Человек — существо, склонное к подражанию. В первую очередь — речевому. Как легкомысленный шлягер впивается в память и начинает крутиться в голове, так и словесный штамп. Услышим его — и тут же невольно повторяем: «Круто!» или «Ну, полный абзац!». Как все — так и мы. Но владеть словом — это не просто соблюдать нормы и избегать ошибок. Это говорить по-своему, разнообразно и гибко. И лучшая реакция на штамп — внутреннее решение: я так говорить не буду, оставлю это слово или выражение для гламурной Ксении.
Вот, скажем, популярное ныне речевое клише: «Я в шоке». С лингвистической точки зрения криминала в нем нет. Раздражает оно именно своей частотностью. Никакой женщине не понравится, если у нее с подругой окажутся совершенно одинаковые кофточки. Так зачем же все время пользоваться одинаковыми речевыми конструкциями? Богатая речь — это большой гардероб синонимов. Вместо «я в шоке» можно сказать: «досадно», «печально», «я огорчена», «неприятно это слышать».
Героиня Ильфа и Петрова любила выражение «толстый и красивый», такова была «характеристика неодушевленных и одушевленных предметов». У сегодняшней Ксении и ее подруг в ходу сочетание «белый и пушистый», поначалу звучавшее смешно, а теперь ставшее пошлостью.
Наша Ксения — существо избалованное. Не любит испытывать дискомфорт. «Как же! Буду я париться!» То есть беспокоиться, волноваться. (Уверен, что недолго проживет это слово в таком значении, вернется в русскую баню, к шайкам и веникам.) Постоянно недовольна тем, что приятели и знакомые ее «достали» или даже «заколебали». В последнем из приведенных слов она ничуть не улавливает замаскированного матерка. Устаревшее «Хо-хо!» сменила на «Блин!» И вообще в отличие от державшейся в рамках ильфо-петровской героини наша современница не брезгует и открытым матом.
А каков идеал Ксении?

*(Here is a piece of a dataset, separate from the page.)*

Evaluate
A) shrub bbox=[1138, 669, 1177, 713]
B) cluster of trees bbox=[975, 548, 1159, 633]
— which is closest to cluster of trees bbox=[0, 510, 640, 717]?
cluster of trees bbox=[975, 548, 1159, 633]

Жизнь «в шоколаде». Апофеоз благополучия — «блондинка в шоколаде». Вообще женское население нашей страны стремительно движется к стопроцентной «блондинизации». У этого процесса глубокие исторические корни: недаром еще легендарная героиня «Двенадцати стульев» «потеряла прекрасную черную косу и перекрасила волосы в рыжий цвет». Любимое занятие «блондинок в шоколаде» — «зажигать». В старом русском языке этому действию соответствовал глагол «кутить». Но «зажигать» — это не просто кутить, а развлекаться в формах, оскорбительных для человеческого достоинства окружающих. Чтобы «достать» своим вульгарным разгулом даже видавшую виды французскую полицию. Излюбленный эпитет Ксении — «сексуальный». Он может относиться к мужчинам, к женщинам, к шмоткам, даже к цвету автомобиля. И никакого эротизма в том нет — просто мало прилагательных в голове.
Недавно Эллочке Щукиной воздвигли бронзовый памятник. В Харькове. Причем скульптор изобразил ее отнюдь не чудовищем — использовал в качестве натуры симпатичный облик актрисы Елены Шаниной, сыгравшей героиню в телефильме. За спиной у бронзовой «людоедки» — табличка «Словарный запас — 30 слов». Опять москвичи отстали. Так давайте хотя бы составим — каждый для себя — черный список из тридцати словесных штампов. Чтобы никогда ими не пользоваться.